*** Text provided ***
To me, this sounds like the type of on-line environment that has been the goal of policymakers for the past decade. It has been the motivation behind network neutrality, COPA, COPPA, mandated content filtering and other such government initiatives that were far more intrusive and damaging to online freedom of speech and commerce. Google's a textbook example of how the market, using the principle of rational self-interest, can deliver a social good. Google’s business hinges on greater Internet use. Internet use will only increase if people are comfortable enough with the experience. So, because of Google, a search on “breast cancer” will yield a list of legitimate health and medical web sites (well beyond the first page, too), not porn links. Not perfect, perhaps, but it addresses the problem that both sides have with filtering: one, that good information would be blocked with the bad; the other, that kids would be unwittingly exposed to adult web sites.

Trouble is, in the very next paragraph, Vaidhyanathan dismisses this all as “a brilliant trick.” And here is where his arguments start to get troublesome. The very fact that Google is a commercial entity means that it can never be trusted to serve the public interest, says Vaidhyanathan. That its business activities currently track with a perceived public good can at best be seen as temporary. To Vaidhyanathan, Google is Anakin Skywalker, the powerful but conflicted Jedi Knight from the Star Wars prequels, for whom it took but a whisper from the evil emperor to fall to the dark side.
*** End of Text provided ***
**Assignment:**
Please carry on the passage about Google and Vaidhyanathan's argument, starting right after its last sentence.
*** Data to examine ***
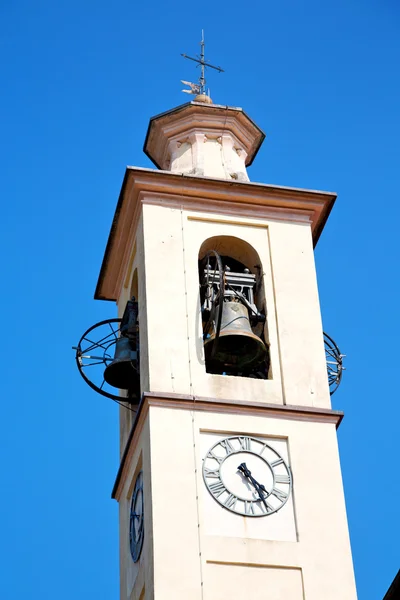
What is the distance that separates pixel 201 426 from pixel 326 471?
1.64 metres

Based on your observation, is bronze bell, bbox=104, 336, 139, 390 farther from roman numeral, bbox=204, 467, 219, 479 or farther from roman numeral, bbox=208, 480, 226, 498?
roman numeral, bbox=208, 480, 226, 498

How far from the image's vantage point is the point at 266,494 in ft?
74.5

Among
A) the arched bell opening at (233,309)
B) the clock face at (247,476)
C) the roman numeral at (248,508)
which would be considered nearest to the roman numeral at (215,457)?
the clock face at (247,476)

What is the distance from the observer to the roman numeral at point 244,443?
23047mm

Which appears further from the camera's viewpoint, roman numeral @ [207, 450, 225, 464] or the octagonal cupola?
the octagonal cupola

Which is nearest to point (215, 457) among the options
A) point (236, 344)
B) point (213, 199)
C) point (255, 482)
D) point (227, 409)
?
point (255, 482)

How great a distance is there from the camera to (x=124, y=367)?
967 inches

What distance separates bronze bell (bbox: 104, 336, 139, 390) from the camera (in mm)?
24484

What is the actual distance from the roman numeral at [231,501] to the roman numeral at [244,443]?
72 centimetres

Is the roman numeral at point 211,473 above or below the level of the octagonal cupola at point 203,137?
below

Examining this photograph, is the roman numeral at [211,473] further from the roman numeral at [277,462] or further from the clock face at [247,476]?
the roman numeral at [277,462]

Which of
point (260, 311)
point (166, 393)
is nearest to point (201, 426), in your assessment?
point (166, 393)

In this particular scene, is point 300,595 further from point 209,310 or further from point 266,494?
point 209,310

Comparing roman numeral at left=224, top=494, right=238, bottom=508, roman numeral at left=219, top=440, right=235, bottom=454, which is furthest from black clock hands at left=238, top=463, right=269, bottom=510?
roman numeral at left=224, top=494, right=238, bottom=508
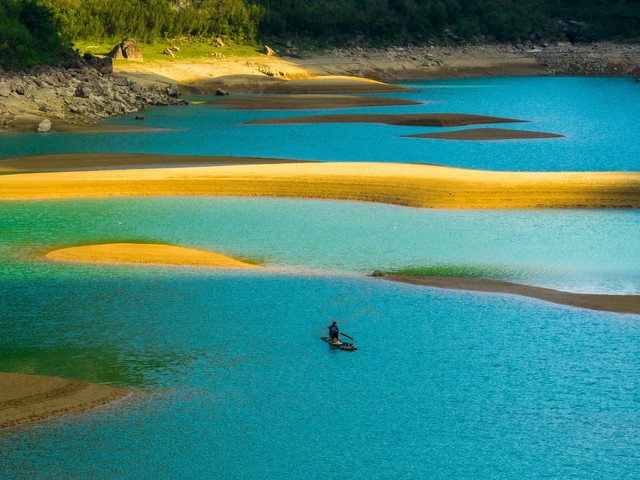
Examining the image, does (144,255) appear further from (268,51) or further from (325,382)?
(268,51)

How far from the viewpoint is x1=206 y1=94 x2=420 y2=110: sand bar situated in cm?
7206

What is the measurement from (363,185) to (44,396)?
2121cm

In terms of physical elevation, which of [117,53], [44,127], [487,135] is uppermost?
[487,135]

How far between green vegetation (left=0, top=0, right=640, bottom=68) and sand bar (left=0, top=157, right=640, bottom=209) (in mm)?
27287

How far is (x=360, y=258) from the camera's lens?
2784cm

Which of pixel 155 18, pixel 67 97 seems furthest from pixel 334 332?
pixel 155 18

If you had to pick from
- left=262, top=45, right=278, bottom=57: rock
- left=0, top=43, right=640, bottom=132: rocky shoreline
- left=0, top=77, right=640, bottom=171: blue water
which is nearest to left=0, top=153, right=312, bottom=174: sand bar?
left=0, top=77, right=640, bottom=171: blue water

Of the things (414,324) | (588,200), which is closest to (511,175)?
(588,200)

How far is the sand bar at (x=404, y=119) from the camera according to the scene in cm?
6100

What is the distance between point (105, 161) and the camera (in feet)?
147

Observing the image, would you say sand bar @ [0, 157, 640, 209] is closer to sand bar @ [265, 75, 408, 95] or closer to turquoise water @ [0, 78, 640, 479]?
turquoise water @ [0, 78, 640, 479]

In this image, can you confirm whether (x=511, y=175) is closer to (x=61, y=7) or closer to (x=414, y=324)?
(x=414, y=324)

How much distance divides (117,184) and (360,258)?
1367cm

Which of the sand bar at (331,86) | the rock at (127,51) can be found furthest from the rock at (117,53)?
the sand bar at (331,86)
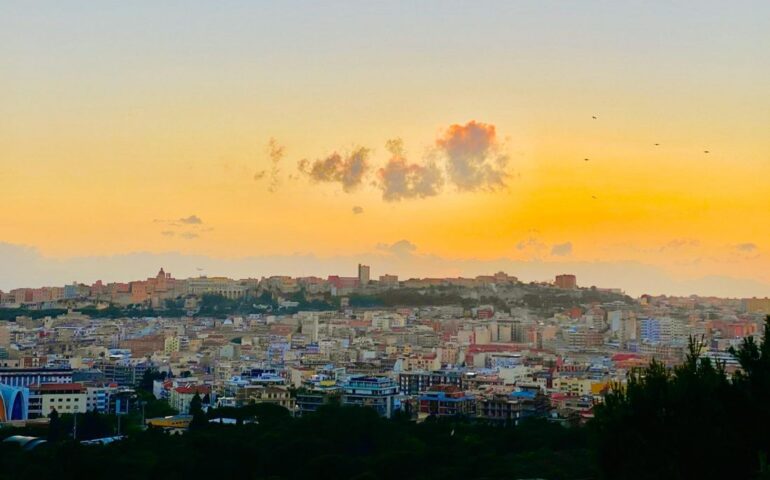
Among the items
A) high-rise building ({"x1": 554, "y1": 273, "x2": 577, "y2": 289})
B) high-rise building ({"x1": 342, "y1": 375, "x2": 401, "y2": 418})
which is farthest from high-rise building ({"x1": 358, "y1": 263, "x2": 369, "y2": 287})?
high-rise building ({"x1": 342, "y1": 375, "x2": 401, "y2": 418})

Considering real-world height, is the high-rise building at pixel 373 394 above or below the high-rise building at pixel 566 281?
below

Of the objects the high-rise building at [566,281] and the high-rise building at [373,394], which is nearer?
the high-rise building at [373,394]

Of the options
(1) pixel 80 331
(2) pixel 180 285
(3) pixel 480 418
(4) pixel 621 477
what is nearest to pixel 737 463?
(4) pixel 621 477

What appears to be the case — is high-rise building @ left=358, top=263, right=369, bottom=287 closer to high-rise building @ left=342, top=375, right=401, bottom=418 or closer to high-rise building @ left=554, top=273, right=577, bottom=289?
high-rise building @ left=554, top=273, right=577, bottom=289

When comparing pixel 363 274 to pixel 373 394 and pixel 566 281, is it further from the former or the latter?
pixel 373 394

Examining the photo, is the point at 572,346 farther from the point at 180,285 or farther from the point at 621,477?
the point at 621,477

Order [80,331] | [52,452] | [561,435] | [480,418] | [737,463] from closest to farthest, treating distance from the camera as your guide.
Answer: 1. [737,463]
2. [52,452]
3. [561,435]
4. [480,418]
5. [80,331]

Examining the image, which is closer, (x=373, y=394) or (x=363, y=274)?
(x=373, y=394)

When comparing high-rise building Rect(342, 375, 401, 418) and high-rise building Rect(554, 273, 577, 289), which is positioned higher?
high-rise building Rect(554, 273, 577, 289)

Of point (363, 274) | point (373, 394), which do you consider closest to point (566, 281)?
point (363, 274)

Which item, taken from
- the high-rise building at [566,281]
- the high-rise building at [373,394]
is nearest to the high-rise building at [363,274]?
the high-rise building at [566,281]

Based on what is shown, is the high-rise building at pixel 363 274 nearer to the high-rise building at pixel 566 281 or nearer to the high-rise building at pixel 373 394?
the high-rise building at pixel 566 281
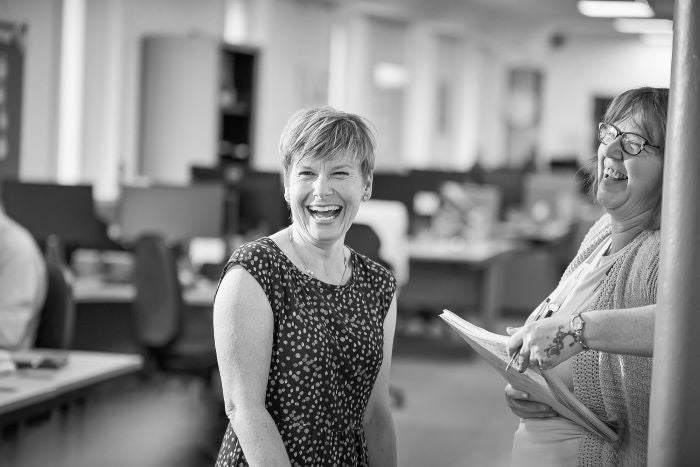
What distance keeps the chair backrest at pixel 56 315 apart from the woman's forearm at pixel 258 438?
6.42ft

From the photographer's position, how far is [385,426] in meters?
2.24

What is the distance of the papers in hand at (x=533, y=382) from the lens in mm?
1977

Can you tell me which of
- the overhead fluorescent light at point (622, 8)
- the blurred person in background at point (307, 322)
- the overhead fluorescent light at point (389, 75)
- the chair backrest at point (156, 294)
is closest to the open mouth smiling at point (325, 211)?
the blurred person in background at point (307, 322)

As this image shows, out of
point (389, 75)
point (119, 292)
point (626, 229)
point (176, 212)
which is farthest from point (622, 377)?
point (389, 75)

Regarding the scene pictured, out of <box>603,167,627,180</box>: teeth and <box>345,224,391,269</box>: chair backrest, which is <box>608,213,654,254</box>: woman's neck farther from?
<box>345,224,391,269</box>: chair backrest

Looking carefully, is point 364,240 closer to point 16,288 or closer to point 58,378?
point 16,288

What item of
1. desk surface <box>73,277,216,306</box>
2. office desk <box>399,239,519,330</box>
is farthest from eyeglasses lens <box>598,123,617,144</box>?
office desk <box>399,239,519,330</box>

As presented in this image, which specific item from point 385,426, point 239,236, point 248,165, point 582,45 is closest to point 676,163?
point 385,426

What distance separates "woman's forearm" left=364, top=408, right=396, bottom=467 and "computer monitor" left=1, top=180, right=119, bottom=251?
15.0 feet

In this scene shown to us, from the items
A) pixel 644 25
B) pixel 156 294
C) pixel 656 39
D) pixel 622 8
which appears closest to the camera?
pixel 156 294

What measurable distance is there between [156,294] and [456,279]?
3920mm

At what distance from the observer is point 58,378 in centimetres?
313

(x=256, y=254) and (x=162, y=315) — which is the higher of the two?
(x=256, y=254)

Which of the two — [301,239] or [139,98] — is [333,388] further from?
*** End of Data to examine ***
**Answer:**
Ultimately Vaidhyanathan begins to display the same thinking that drove network neutrality and still drives other calls for pre-emptive regulation of aggressively innovative companies like Google—that at some undetermined time--given an alignment of certain undetermined circumstances—Google could possibly end up in too powerful a position. As such, he falls behind the most disturbing shift in tech policy thinking in recent years—one that justifies sweeping regulation on a foggy scenario of potential harm rather than on the basis of actual, demonstrable harm.

To give the author some credit, he urges policymakers to go slow and calls the idea of search neutrality “absurd” (which hasn’t stopped yet another Congressional inquiry into Google’s search mechanisms). In the Surprisingly Free podcast, he talks about the idea of a “commission” that would investigate complaints about search engine policies, but only in general terms.

This is why I am looking forward to reading the rest of his book. I want to see exactly how far he goes in justifying his calls for search engine regulation and what those proposals might be. That the first chapter of The Googlization of Everything has yielded this lengthy a post speaks to the meat it offers. I hope to be back to blog more.